There are other rule enhancements that have added other elements to the game that we hadn’t before, but the aforementioned changes, to me at least, appear to be the most impactful and the most significant. The freshness provided by that has reinvigorated various factions within the sport: the vast majority of players are enthused to get out there and play a more open brand of football that rewards adventure and ambition; coaches are using their best innovation skills to try and coach the new rules to best take advantage of them and supporters are interested to a greater extent than in recent memory.

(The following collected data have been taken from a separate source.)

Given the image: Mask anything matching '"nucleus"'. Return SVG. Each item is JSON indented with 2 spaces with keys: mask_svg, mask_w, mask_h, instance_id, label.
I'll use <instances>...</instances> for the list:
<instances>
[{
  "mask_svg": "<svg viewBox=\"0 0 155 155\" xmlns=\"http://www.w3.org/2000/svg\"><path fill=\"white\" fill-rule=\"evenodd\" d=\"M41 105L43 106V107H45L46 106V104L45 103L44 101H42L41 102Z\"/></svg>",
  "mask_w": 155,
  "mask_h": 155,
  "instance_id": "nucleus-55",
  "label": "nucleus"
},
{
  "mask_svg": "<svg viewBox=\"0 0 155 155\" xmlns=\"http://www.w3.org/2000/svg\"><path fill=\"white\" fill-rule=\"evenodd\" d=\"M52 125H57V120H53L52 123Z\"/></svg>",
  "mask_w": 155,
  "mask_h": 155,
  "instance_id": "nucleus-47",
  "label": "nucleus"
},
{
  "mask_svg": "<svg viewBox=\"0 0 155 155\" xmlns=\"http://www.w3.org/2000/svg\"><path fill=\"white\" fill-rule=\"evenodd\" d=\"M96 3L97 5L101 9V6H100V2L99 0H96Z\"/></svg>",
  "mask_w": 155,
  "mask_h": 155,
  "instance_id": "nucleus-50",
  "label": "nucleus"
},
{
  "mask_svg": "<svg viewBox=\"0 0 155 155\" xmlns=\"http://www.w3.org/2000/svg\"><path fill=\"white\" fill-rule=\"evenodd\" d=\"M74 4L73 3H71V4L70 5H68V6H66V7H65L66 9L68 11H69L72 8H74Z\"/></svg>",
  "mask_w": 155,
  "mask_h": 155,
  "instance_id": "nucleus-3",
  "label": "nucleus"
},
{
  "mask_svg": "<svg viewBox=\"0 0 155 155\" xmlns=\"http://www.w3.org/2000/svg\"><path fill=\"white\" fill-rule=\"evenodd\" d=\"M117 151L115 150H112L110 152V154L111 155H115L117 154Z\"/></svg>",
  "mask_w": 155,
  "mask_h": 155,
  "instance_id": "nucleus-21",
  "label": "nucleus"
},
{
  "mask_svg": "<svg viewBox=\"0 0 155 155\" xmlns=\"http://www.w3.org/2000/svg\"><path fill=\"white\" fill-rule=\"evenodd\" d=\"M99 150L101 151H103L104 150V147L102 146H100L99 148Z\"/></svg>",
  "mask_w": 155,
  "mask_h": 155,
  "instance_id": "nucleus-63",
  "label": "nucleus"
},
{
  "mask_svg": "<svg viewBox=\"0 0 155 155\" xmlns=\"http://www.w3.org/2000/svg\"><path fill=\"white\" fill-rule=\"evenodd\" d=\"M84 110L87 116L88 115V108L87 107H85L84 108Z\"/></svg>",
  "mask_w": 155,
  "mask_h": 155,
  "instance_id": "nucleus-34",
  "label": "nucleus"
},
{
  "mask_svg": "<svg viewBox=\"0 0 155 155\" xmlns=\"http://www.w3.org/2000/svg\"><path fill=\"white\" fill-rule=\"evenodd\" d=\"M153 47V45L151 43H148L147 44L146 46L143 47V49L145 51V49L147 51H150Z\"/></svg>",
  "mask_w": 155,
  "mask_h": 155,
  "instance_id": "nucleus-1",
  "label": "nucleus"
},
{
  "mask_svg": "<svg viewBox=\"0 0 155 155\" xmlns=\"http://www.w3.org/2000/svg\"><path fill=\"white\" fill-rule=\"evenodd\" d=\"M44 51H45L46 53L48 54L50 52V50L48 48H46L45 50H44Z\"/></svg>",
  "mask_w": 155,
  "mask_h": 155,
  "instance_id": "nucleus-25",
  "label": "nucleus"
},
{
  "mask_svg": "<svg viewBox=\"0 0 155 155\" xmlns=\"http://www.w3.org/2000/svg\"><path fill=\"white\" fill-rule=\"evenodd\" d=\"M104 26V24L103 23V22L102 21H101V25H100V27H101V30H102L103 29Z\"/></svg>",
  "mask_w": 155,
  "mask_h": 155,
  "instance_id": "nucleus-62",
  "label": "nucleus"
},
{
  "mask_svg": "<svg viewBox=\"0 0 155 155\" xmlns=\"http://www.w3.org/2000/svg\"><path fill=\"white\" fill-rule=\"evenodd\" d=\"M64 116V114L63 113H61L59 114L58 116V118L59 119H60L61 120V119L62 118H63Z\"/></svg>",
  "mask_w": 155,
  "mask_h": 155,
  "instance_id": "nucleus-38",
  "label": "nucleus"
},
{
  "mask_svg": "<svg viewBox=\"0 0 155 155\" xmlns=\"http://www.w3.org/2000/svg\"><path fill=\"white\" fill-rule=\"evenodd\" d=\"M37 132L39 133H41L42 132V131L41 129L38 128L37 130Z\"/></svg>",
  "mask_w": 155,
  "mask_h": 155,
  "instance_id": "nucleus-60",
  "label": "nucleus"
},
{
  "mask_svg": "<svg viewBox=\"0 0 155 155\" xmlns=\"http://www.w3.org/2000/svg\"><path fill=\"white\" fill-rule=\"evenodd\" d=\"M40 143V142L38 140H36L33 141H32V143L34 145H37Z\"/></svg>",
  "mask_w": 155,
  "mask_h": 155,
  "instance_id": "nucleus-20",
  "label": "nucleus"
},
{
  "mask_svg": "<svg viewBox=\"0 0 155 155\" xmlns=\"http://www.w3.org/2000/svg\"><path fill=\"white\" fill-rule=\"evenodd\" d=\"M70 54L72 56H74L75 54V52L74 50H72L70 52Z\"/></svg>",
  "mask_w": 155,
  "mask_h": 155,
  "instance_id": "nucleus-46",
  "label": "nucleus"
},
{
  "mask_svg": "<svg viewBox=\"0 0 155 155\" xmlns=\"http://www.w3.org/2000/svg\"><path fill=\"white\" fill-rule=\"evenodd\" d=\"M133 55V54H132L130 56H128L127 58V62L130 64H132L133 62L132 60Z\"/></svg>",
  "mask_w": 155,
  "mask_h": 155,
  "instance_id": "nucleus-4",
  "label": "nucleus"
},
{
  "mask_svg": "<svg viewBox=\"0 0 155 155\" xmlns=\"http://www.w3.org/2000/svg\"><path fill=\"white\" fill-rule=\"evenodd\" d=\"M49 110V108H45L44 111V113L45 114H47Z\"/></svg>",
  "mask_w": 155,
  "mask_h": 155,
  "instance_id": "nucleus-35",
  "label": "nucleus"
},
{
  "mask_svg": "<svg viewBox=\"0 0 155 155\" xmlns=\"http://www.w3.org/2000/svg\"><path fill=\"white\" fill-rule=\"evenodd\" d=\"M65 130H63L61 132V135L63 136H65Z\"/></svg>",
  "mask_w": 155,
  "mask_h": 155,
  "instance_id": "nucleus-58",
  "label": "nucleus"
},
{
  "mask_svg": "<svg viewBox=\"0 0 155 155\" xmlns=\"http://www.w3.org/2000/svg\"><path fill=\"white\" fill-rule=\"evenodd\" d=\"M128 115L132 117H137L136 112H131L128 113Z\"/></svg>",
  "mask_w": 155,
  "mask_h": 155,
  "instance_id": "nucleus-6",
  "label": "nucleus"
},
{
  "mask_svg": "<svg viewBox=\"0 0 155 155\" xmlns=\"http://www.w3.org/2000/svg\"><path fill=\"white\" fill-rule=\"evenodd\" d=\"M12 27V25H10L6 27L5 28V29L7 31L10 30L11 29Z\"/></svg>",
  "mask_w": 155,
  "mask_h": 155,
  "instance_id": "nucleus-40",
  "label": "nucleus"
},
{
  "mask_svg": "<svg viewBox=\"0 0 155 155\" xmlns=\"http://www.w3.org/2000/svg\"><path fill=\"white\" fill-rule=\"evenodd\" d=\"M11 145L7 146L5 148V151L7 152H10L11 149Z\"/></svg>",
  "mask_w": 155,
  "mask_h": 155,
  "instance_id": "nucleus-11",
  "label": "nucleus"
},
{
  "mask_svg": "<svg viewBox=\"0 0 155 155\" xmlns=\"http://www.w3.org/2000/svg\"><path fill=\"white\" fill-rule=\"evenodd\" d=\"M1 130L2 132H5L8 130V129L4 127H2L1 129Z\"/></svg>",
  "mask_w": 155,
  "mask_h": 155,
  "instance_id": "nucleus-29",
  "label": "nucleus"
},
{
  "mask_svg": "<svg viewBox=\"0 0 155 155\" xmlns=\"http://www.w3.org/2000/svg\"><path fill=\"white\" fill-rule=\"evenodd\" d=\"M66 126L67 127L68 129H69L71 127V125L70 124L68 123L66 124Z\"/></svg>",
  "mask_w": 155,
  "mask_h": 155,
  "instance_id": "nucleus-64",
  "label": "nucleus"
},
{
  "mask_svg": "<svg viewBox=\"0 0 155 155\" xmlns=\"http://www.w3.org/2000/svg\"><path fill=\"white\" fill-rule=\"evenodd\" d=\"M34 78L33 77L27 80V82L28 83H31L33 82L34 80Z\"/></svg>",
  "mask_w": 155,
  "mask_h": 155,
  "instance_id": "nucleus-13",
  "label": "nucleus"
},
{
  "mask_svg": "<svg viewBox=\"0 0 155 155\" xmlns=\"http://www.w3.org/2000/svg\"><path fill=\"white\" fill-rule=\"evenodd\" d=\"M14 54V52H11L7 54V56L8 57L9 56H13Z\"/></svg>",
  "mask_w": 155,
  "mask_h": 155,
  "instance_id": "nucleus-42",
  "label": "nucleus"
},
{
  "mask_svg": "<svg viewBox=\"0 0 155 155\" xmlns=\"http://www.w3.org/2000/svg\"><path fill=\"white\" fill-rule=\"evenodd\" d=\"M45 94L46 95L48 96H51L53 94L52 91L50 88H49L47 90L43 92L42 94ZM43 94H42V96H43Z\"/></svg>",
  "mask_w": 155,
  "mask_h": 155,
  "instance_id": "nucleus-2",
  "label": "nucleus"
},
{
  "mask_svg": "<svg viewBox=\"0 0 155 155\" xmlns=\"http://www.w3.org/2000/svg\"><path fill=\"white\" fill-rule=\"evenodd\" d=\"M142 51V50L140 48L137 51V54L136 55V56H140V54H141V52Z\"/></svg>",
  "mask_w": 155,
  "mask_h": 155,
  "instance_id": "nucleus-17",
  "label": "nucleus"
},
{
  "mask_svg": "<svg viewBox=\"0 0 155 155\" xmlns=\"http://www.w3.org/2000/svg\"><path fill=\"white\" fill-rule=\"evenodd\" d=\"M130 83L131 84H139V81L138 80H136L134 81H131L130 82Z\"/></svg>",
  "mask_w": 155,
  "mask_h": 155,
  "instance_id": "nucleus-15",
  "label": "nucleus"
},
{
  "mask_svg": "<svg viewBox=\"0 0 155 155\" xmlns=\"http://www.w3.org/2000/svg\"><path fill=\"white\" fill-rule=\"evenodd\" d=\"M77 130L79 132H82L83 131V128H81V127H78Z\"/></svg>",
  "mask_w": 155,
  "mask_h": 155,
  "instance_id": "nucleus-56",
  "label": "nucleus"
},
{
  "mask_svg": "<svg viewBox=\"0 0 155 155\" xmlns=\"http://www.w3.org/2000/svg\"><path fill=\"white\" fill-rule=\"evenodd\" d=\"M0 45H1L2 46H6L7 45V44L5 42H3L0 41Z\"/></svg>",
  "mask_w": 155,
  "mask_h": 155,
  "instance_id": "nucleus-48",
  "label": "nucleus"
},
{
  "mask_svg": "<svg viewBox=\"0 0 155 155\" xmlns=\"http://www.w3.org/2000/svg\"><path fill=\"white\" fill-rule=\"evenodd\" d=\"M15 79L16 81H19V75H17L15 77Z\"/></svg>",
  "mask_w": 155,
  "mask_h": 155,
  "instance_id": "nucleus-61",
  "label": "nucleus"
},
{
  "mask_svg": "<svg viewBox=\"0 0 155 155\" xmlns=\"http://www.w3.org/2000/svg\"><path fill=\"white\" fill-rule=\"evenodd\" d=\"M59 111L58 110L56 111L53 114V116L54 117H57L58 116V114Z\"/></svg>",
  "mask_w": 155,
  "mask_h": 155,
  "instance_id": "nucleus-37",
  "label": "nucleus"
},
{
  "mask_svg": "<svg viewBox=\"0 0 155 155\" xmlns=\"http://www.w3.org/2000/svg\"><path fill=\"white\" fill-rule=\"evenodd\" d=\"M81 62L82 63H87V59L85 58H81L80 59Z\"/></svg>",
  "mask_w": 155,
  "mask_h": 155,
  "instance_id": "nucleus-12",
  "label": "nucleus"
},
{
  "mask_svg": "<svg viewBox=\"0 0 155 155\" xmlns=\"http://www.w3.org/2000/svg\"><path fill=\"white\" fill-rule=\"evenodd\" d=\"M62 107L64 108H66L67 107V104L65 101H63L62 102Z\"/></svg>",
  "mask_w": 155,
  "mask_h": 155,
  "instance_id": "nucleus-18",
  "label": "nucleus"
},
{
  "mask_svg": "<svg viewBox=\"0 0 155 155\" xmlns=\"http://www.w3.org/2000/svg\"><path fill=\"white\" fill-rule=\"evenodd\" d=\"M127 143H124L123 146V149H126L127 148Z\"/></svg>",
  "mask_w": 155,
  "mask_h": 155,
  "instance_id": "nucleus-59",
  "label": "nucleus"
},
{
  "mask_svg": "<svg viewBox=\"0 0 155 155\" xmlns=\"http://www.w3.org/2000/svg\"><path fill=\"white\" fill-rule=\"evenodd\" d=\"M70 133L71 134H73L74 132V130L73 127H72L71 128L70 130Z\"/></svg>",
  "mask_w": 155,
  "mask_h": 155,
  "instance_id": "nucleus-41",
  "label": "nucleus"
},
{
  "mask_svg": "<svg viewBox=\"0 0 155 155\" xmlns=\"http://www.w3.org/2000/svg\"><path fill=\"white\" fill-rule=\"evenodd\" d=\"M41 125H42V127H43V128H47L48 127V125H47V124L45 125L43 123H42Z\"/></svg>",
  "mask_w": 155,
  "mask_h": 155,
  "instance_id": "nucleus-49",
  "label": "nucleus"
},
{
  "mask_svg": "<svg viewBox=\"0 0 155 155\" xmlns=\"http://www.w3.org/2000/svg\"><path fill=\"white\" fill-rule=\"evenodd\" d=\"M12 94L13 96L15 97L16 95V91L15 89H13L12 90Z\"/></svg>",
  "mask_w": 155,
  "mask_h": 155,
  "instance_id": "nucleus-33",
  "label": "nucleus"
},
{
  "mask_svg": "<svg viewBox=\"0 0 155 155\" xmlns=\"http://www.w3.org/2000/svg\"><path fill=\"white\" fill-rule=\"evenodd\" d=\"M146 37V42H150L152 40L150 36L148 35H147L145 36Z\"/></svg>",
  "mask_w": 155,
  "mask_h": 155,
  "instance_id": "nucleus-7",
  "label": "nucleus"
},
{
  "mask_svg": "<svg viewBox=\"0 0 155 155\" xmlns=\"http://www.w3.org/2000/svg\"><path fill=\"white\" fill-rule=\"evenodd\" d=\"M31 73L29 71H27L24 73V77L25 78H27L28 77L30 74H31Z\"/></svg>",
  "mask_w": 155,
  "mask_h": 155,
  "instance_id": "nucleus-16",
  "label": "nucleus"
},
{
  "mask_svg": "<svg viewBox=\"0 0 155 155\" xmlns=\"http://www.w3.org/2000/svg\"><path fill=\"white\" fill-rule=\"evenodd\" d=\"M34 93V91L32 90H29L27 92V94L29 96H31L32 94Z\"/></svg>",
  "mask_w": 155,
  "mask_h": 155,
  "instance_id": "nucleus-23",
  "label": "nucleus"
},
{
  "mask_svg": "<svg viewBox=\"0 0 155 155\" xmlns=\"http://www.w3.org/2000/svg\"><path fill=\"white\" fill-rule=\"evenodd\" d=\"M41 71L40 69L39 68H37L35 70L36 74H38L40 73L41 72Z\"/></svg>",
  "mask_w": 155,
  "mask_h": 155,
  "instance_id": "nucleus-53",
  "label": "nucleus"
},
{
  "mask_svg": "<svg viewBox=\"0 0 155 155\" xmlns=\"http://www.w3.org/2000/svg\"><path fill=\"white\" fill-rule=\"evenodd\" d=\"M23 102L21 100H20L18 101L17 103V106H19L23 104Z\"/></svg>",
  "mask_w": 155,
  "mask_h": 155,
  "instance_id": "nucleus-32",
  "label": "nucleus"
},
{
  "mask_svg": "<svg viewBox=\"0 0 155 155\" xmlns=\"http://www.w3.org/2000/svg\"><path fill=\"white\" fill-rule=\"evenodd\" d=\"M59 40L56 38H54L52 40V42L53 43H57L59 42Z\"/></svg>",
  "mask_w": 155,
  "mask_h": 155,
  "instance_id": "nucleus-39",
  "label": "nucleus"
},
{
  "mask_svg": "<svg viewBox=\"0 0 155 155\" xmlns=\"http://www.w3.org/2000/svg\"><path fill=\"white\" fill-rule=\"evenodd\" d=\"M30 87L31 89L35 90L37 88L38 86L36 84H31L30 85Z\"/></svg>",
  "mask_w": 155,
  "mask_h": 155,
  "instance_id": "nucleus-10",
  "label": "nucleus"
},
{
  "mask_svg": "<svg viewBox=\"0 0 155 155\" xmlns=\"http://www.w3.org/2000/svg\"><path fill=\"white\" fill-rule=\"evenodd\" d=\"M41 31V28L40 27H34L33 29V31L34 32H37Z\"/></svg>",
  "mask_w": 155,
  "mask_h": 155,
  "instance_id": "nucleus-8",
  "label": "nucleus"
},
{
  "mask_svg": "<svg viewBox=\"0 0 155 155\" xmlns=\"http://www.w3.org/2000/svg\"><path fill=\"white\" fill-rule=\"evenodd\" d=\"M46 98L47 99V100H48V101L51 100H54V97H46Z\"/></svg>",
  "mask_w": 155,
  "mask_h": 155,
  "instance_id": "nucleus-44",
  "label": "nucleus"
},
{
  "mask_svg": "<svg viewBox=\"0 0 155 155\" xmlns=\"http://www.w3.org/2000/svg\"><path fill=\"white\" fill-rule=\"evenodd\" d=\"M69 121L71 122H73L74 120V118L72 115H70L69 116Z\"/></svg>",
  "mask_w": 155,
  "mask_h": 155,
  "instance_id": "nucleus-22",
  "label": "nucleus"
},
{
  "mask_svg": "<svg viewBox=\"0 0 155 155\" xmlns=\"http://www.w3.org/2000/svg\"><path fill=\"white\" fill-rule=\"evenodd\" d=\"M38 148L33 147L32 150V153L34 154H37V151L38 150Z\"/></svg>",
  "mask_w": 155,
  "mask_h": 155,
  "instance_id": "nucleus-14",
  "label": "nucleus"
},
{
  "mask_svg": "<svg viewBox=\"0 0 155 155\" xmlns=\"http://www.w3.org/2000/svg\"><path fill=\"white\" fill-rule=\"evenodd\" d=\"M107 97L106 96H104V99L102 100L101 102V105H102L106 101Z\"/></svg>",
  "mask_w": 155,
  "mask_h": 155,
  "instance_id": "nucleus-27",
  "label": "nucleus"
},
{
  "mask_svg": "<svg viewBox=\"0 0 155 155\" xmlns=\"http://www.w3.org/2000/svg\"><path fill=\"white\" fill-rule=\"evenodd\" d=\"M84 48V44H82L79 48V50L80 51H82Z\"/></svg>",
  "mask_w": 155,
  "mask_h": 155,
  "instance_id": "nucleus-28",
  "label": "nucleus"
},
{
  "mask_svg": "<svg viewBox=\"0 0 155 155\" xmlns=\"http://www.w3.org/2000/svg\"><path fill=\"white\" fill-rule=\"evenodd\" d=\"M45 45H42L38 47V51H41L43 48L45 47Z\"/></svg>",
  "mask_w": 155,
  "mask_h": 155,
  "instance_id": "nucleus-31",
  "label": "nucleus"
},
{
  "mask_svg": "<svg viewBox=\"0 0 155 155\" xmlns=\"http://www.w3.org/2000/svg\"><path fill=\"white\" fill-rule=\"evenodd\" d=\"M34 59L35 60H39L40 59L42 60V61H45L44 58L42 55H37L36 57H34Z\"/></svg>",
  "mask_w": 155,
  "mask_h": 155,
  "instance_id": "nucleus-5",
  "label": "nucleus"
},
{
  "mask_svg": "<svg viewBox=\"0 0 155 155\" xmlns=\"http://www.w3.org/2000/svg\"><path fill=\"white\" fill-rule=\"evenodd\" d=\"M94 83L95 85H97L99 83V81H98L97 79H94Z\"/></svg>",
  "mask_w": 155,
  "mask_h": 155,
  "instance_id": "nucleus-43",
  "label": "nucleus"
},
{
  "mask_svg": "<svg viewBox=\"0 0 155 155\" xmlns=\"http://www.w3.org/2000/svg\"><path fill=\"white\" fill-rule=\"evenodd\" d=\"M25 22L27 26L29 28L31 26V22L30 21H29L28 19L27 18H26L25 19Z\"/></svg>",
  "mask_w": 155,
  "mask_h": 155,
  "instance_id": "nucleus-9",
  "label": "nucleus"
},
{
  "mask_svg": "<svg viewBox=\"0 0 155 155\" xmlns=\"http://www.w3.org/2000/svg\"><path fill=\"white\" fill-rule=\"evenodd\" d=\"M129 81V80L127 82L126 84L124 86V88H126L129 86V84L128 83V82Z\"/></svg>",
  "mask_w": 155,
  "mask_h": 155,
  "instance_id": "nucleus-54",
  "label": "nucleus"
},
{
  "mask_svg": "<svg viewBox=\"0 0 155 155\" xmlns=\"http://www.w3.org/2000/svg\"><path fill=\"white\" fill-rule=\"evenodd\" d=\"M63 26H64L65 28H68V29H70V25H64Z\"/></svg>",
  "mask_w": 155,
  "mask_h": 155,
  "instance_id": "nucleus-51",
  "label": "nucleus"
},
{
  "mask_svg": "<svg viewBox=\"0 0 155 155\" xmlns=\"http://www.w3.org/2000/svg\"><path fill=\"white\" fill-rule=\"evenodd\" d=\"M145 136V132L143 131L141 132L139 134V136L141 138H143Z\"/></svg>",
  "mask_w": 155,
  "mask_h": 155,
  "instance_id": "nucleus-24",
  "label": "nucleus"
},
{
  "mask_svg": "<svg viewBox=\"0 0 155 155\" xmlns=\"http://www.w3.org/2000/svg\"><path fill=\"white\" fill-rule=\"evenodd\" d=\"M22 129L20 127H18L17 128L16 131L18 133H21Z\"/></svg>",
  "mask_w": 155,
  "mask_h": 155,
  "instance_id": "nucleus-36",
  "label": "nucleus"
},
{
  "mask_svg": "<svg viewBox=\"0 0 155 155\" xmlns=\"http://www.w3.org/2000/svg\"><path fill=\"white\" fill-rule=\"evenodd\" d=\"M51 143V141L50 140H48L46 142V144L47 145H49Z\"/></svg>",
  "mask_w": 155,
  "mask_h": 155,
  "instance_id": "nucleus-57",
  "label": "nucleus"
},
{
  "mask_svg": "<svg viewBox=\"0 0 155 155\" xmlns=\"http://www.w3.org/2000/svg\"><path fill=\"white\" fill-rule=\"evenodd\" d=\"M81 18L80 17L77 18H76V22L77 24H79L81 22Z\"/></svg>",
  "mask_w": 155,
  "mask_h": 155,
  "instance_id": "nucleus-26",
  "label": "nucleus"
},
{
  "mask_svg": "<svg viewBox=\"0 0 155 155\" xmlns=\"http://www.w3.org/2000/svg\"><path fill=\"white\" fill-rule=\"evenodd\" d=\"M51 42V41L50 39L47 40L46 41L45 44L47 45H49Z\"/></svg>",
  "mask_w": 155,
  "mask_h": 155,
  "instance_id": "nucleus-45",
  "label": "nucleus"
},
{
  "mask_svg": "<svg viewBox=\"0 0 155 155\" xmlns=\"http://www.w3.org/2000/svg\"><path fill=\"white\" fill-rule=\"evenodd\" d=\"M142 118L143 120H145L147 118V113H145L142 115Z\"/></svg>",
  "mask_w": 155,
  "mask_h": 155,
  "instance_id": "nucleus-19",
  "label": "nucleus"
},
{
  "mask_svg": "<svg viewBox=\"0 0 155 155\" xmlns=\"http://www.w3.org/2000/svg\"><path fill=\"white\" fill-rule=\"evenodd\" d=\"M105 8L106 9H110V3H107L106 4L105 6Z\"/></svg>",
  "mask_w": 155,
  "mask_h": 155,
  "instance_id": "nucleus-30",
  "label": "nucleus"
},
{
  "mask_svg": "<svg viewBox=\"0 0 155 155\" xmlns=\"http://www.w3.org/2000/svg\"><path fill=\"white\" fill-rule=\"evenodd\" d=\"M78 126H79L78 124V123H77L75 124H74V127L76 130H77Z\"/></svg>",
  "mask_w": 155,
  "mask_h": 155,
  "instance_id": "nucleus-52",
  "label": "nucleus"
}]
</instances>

And, by and large, any concerns over the rollout of the new enhancements to the club game have been greatly exaggerated. Yours truly was among a cohort that felt it may have been a bit of stretch to expect club officials deal with the demands being placed on them with the new enhancements but, if anything, the opposite has been the case. Plus, the rules around dissent have virtually removed any sense of officials being disrespected. It’s certainly much less prevalent than it was in years past.

It’ll be fascinating to see over the coming months, once the club season has concluded and the inter-county one returns, how teams adapt now they’ve had a year of playing the new style of football and having had a winter to pore over the data from it. There are so many good coaches involved nowadays that it’s impossible to imagine someone, somewhere, won’t find a way to figure it all out.

As their time in the spotlight comes to a close, the FRC can reflect on a job very well done.